The focusses of the five working groups were:
- Developing a national code of conduct – Group lead, Barry Hughson, National Ballet of Canada
- Developing resources and internal education materials – Group lead, Amanda Hancox, Dance Transition Resource Centre
- Examining sectoral reporting mechanisms – Group lead, Michael Murray, Toronto Musicians Association
- Mentoring and fostering the next generation in partnership with educational institutions – Group lead, Bruce Pitkin, Theatre Ontario
- Reviewing governance models, board composition and practice – Group lead, Kate Cornell, CDA
January-February 2018 – CHRC is identified as the most appropriate organization to host such a major initiative. PACT and the Canadian Arts Coalition advocated strongly for additional funding to support a national initiative. CHRC submits grant application to both the Canada Council for the Arts and the Department of Canadian Heritage, securing funding for a program of work in two phases to support these working groups and expand to include the literary arts and the visual arts and crafts.
March 2018 – Meetings of the Code of Conduct working group resulted in an agreement that, rather than simply adopt or adapt the code of another cultural industry such as Canadian film and television, deeper discussions with organizations and individuals in the performing arts were essential to ensure that we were not just engaging in a ‘check box’ approach to the problems facing live performance. It was further agreed that consultation with equity-seeking communities must inform the work and that their concerns/needs be reflected in any code of conduct since BIPOC, LGBTQQ2A and Deaf, Disability artists are disproportionately affected by harassment and bullying.
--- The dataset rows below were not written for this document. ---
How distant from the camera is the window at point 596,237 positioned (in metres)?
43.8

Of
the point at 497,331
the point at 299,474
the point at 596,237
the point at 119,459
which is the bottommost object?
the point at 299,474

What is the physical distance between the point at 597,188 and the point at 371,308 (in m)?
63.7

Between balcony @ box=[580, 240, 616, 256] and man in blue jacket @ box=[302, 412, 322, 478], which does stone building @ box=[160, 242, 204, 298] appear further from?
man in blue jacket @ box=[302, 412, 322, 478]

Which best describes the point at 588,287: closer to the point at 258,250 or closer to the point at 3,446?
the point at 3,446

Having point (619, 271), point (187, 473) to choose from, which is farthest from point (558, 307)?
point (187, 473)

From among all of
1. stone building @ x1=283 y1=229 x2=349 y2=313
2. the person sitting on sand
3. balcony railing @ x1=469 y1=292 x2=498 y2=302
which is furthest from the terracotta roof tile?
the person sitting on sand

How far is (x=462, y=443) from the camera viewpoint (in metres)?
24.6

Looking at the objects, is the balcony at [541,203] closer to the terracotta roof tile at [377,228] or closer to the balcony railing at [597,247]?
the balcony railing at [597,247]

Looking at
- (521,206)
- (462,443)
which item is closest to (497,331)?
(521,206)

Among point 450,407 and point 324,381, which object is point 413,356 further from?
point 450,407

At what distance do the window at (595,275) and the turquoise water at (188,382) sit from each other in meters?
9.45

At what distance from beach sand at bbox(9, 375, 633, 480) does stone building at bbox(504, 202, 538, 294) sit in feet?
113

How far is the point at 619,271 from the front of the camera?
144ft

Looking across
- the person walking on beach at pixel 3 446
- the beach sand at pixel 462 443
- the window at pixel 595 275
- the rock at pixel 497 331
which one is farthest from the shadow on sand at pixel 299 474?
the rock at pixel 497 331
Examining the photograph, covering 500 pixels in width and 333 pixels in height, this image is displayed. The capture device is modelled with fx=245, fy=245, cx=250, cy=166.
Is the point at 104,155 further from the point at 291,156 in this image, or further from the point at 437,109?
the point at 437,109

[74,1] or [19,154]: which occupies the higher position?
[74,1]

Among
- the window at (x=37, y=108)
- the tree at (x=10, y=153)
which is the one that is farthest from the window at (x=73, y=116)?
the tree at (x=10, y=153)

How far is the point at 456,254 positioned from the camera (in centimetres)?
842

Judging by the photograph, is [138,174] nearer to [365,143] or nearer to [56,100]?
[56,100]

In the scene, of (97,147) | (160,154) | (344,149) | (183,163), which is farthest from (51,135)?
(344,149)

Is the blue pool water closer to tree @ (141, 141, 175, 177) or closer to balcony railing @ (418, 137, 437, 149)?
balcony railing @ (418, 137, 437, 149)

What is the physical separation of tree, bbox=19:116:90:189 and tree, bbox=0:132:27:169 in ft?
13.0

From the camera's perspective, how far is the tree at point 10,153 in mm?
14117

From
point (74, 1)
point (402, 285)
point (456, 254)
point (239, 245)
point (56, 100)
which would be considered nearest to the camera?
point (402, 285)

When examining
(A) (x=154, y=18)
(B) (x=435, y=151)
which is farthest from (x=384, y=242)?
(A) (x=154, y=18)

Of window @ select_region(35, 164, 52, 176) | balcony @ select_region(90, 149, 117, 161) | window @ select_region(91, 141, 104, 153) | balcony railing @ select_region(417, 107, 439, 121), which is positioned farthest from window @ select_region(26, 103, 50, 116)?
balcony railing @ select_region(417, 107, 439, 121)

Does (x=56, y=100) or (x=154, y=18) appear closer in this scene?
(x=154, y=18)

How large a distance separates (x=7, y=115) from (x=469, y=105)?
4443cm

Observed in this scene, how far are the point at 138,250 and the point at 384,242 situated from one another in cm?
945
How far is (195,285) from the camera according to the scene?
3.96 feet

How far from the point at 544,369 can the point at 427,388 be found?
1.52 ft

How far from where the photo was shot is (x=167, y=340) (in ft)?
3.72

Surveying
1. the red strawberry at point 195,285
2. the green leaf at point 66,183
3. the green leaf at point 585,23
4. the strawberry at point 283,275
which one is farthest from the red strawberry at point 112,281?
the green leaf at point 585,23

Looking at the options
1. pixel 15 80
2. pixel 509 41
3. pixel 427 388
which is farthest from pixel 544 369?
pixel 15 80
April 2018 – CHRC’s initiative is announced. Please find details here. [CHRC press release]
April – August 2018 – CHRC continues work on the initiative and launches the Respectful Workplaces in the Arts website www.respectfulartsworkplaces.ca.
The Respectful Workplaces in the Arts Coordinating Committee (RWA CC) is established with these participants.
Barry Hughson shares some existing policies and codes of conducts with the RWA CC.
Fall 2018 – CHRC coordinates 13 locally organized consultations with equity-seeking communities across the country, in both French and English, in Vancouver, Edmonton, Winnipeg, Toronto, Ottawa, Montreal, Halifax, Moncton, Yellowknife.
Hughson shares first draft of a proposed code of conduct. It was agreed that this should be considered a living document and open to discussion and review, including input from the consultations with equity-seeking groups.
January 2019 – RWA CC meeting – further discussion of the code of conduct including decision to limit it to the performing arts.
April 5, 2019 – RWA CC meets and approves a draft Code of Conduct for the Performing Arts. Barry Hughson offers to finalize and format it. It was agreed that there should be an online form for organizations to sign onto the code on the RWA website to show their support. There followed a discussion of how to launch the code. It was agreed to link it to a major cultural event. It was further agreed that Culture Days in late September would be ideal. Barry Hughson agreed to make final edits and send to CHRC for dissemination on behalf of the RWA CC.